GIVEN PROBLEM
Reproduce the data below word for word, everything from the line containing "Which of the candidates" down to the line containing "3066 millimetres", with both of those lines included. Leave out any pictures.

- - -

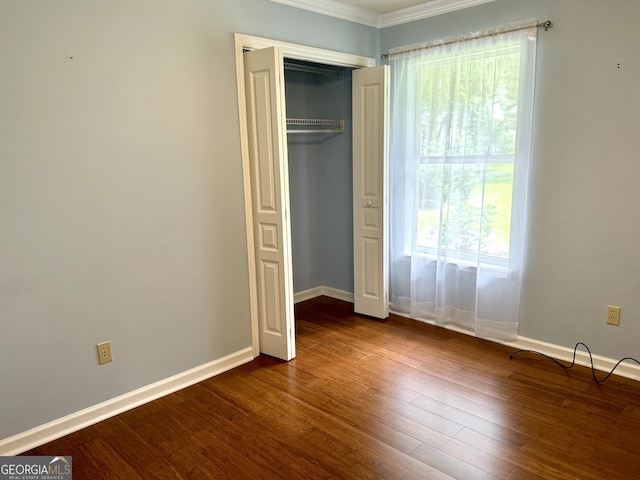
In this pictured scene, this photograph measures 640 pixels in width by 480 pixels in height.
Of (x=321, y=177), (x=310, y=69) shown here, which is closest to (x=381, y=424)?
(x=321, y=177)

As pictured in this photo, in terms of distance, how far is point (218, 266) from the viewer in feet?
10.2

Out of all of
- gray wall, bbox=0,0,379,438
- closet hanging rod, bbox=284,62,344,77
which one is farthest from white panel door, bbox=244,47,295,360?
closet hanging rod, bbox=284,62,344,77

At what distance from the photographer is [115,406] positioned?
8.80ft

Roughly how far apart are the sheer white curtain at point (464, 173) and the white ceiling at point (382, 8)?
0.26m

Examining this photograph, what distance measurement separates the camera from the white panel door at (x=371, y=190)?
376 centimetres

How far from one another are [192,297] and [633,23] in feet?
10.4

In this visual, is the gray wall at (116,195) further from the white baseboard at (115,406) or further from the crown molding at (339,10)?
the crown molding at (339,10)

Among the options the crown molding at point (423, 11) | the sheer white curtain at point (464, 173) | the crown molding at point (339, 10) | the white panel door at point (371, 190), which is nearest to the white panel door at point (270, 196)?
the crown molding at point (339, 10)

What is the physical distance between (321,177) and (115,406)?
9.32ft

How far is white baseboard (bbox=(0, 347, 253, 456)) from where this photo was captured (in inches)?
92.7

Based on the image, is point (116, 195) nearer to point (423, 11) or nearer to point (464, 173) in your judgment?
point (464, 173)

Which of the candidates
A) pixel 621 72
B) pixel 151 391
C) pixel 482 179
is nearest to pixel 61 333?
pixel 151 391

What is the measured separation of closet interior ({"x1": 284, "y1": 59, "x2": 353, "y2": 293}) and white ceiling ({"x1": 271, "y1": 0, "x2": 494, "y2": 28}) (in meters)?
0.55

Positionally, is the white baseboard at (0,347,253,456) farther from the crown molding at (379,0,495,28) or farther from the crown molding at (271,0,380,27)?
the crown molding at (379,0,495,28)
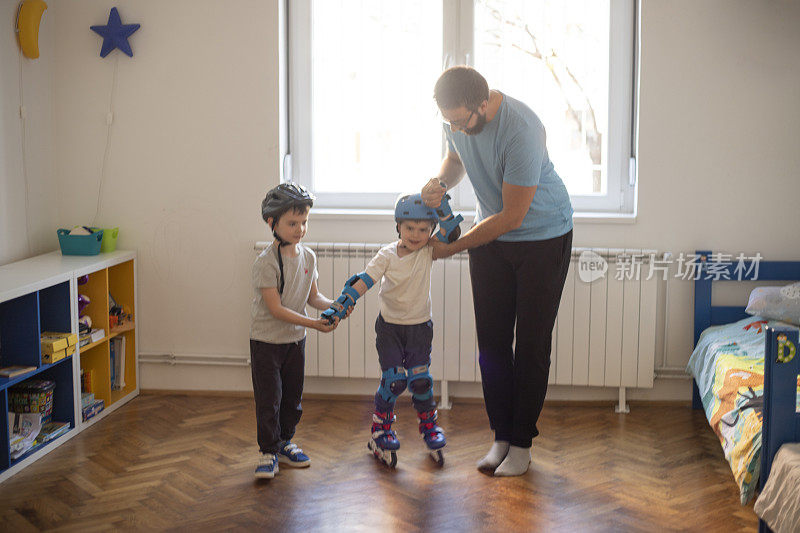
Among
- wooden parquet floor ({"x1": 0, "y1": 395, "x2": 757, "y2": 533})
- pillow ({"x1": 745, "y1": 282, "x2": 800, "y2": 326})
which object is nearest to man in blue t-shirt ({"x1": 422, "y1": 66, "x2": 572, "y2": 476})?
wooden parquet floor ({"x1": 0, "y1": 395, "x2": 757, "y2": 533})

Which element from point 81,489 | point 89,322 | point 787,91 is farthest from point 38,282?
point 787,91

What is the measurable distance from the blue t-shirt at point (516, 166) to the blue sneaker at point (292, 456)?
104 centimetres

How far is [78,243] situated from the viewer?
3627 mm

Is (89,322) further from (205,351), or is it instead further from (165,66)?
(165,66)

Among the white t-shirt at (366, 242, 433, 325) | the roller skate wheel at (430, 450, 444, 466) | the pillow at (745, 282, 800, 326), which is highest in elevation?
the white t-shirt at (366, 242, 433, 325)

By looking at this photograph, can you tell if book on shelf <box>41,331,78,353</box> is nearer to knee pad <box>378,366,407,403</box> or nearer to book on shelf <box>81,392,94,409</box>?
book on shelf <box>81,392,94,409</box>

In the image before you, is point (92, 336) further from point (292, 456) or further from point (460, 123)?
point (460, 123)

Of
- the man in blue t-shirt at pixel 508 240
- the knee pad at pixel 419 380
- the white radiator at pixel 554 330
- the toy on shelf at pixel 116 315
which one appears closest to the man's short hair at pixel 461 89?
the man in blue t-shirt at pixel 508 240

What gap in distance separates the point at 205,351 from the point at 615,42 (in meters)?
2.29

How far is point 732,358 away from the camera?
3066 millimetres

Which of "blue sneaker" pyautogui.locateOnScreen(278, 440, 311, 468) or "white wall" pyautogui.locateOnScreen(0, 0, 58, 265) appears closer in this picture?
"blue sneaker" pyautogui.locateOnScreen(278, 440, 311, 468)

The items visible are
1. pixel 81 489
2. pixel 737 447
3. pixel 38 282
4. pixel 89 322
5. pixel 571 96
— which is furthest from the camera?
pixel 571 96

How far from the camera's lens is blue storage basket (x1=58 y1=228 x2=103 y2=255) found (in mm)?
3617

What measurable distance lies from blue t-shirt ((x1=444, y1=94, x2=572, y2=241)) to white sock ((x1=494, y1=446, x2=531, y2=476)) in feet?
2.42
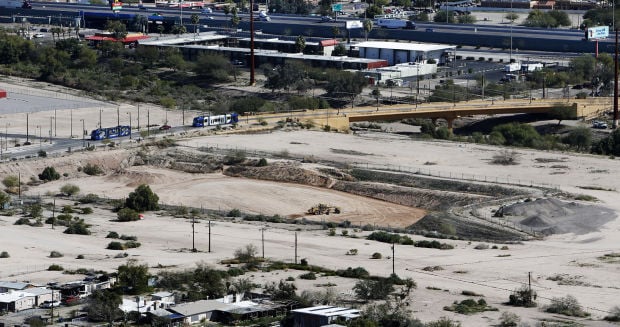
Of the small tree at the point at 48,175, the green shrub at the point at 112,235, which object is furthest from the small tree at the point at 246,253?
the small tree at the point at 48,175

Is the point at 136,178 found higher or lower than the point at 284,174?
lower

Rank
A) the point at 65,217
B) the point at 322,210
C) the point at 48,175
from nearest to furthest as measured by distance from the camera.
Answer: the point at 65,217, the point at 322,210, the point at 48,175

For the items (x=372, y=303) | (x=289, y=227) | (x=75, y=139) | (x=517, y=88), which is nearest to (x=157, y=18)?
(x=517, y=88)

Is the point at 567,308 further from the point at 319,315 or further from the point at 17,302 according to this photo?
the point at 17,302

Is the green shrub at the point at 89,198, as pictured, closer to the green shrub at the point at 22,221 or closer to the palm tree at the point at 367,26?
the green shrub at the point at 22,221

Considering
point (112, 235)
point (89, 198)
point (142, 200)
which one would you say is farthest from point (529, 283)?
point (89, 198)

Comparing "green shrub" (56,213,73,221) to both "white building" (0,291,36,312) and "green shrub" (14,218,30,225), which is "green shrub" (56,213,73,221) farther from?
"white building" (0,291,36,312)

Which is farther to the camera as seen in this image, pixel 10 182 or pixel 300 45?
pixel 300 45

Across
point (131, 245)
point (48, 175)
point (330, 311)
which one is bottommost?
point (131, 245)
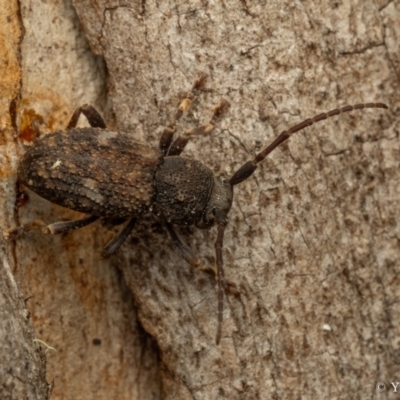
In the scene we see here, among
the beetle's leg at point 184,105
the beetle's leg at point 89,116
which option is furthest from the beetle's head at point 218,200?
the beetle's leg at point 89,116

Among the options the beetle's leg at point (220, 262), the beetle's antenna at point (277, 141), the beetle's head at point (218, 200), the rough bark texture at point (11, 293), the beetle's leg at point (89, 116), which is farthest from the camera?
the beetle's leg at point (89, 116)

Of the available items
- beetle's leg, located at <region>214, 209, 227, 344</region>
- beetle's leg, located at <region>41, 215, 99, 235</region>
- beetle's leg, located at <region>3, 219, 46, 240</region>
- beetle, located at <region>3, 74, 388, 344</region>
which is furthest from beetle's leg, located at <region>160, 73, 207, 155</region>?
beetle's leg, located at <region>3, 219, 46, 240</region>

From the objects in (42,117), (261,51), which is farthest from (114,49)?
(261,51)

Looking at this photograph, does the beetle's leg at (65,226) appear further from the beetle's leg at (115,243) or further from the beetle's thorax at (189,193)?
the beetle's thorax at (189,193)

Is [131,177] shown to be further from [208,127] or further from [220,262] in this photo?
[220,262]

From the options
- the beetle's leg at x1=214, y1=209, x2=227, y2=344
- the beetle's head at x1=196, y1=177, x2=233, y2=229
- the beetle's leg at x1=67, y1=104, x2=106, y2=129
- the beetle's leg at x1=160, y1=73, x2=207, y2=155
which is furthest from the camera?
the beetle's leg at x1=67, y1=104, x2=106, y2=129

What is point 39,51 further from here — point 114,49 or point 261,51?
point 261,51

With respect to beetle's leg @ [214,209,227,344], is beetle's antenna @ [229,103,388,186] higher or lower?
higher

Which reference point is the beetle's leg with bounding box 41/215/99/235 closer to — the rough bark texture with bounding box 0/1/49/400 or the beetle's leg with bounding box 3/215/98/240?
the beetle's leg with bounding box 3/215/98/240
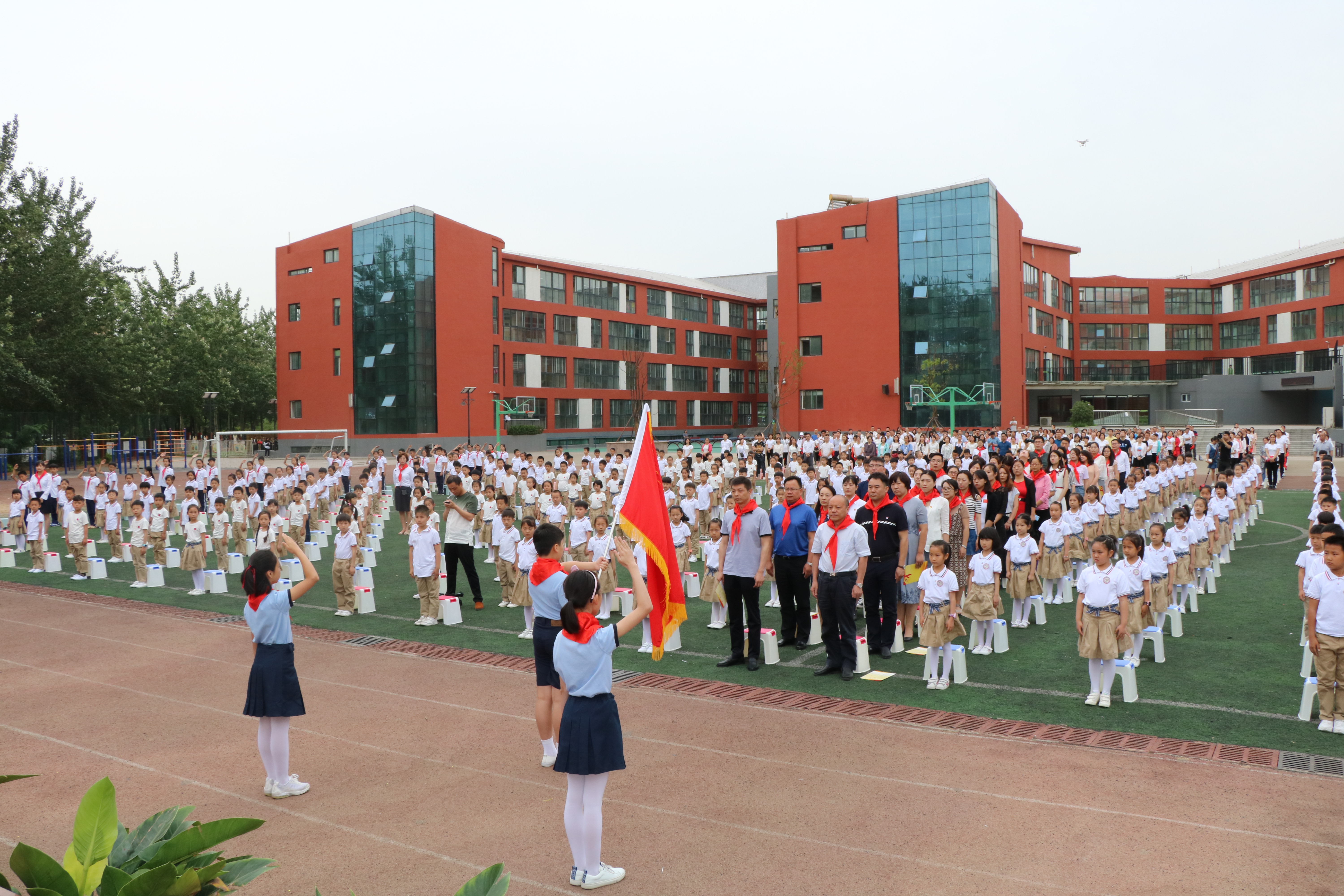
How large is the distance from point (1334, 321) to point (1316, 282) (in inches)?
123

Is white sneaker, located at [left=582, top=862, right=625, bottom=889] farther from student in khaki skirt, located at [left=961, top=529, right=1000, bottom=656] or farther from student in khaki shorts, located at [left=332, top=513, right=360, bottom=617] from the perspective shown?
student in khaki shorts, located at [left=332, top=513, right=360, bottom=617]

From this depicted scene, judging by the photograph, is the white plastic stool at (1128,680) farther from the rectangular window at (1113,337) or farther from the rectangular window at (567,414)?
the rectangular window at (1113,337)

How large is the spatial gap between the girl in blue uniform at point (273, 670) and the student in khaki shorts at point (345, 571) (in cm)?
648

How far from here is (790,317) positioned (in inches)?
2058

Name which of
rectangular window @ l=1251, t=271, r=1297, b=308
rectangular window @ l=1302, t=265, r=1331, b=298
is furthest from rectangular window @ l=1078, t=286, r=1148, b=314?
rectangular window @ l=1302, t=265, r=1331, b=298

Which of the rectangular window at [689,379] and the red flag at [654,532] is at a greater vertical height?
the rectangular window at [689,379]

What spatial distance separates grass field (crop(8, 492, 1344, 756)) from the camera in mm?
7176

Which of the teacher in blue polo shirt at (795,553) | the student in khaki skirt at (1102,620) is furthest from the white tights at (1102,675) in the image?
the teacher in blue polo shirt at (795,553)

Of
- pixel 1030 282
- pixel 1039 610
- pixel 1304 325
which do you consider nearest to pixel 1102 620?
pixel 1039 610

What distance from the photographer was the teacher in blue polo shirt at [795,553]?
937 centimetres

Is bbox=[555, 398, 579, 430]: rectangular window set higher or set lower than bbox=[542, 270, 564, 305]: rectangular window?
lower

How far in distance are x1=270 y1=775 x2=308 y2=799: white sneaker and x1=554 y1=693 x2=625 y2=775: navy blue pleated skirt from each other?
8.35ft

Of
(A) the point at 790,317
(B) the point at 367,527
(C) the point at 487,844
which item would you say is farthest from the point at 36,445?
(C) the point at 487,844

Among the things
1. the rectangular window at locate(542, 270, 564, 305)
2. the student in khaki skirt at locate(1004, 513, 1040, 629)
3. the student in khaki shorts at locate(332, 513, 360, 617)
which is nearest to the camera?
the student in khaki skirt at locate(1004, 513, 1040, 629)
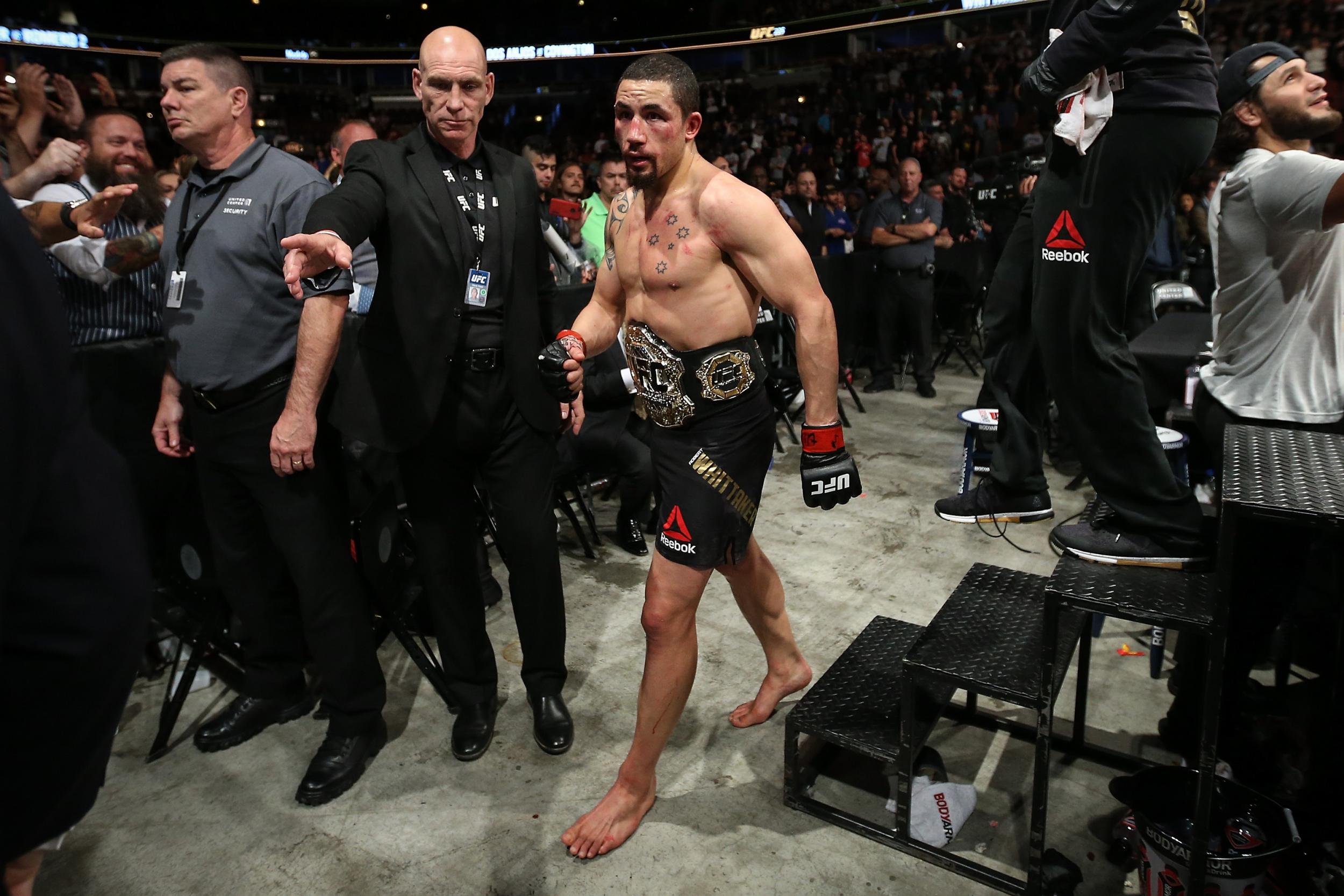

- - -

OUTPUT
Which of the candidates
A) pixel 621 72
B) pixel 151 391
C) pixel 482 179
is nearest to pixel 61 333?
pixel 151 391

What is the measured separation of closet interior ({"x1": 284, "y1": 59, "x2": 353, "y2": 293}) and white ceiling ({"x1": 271, "y1": 0, "x2": 494, "y2": 28}) (in meters)?
0.55

Positionally, is the white baseboard at (0,347,253,456) farther from the crown molding at (379,0,495,28) or farther from the crown molding at (271,0,380,27)?
the crown molding at (379,0,495,28)
Among
- wooden parquet floor ({"x1": 0, "y1": 395, "x2": 757, "y2": 533})
- pillow ({"x1": 745, "y1": 282, "x2": 800, "y2": 326})
which object is nearest to man in blue t-shirt ({"x1": 422, "y1": 66, "x2": 572, "y2": 476})?
wooden parquet floor ({"x1": 0, "y1": 395, "x2": 757, "y2": 533})

Which element from point 81,489 | point 89,322 | point 787,91 is farthest from point 38,282?
point 787,91

What is the measurable distance from the blue t-shirt at point (516, 166) to the blue sneaker at point (292, 456)?
104 centimetres

How far is [78,243] situated from the viewer?
3627 mm

Is (89,322) further from (205,351), or is it instead further from (165,66)?
(165,66)

Among the white t-shirt at (366, 242, 433, 325) | the roller skate wheel at (430, 450, 444, 466) | the pillow at (745, 282, 800, 326), which is highest in elevation?
the white t-shirt at (366, 242, 433, 325)

By looking at this photograph, can you tell if book on shelf <box>41,331,78,353</box> is nearer to knee pad <box>378,366,407,403</box> or nearer to book on shelf <box>81,392,94,409</box>?
book on shelf <box>81,392,94,409</box>

In the image before you, is point (92, 336) further from point (292, 456) or further from point (460, 123)?
point (460, 123)

Of
- the man in blue t-shirt at pixel 508 240
- the knee pad at pixel 419 380
- the white radiator at pixel 554 330
- the toy on shelf at pixel 116 315
which one appears closest to the man's short hair at pixel 461 89?
the man in blue t-shirt at pixel 508 240

What gap in distance separates the point at 205,351 from the point at 615,42 (in meters)?
2.29

How far is point 732,358 away from the camera?
3066 millimetres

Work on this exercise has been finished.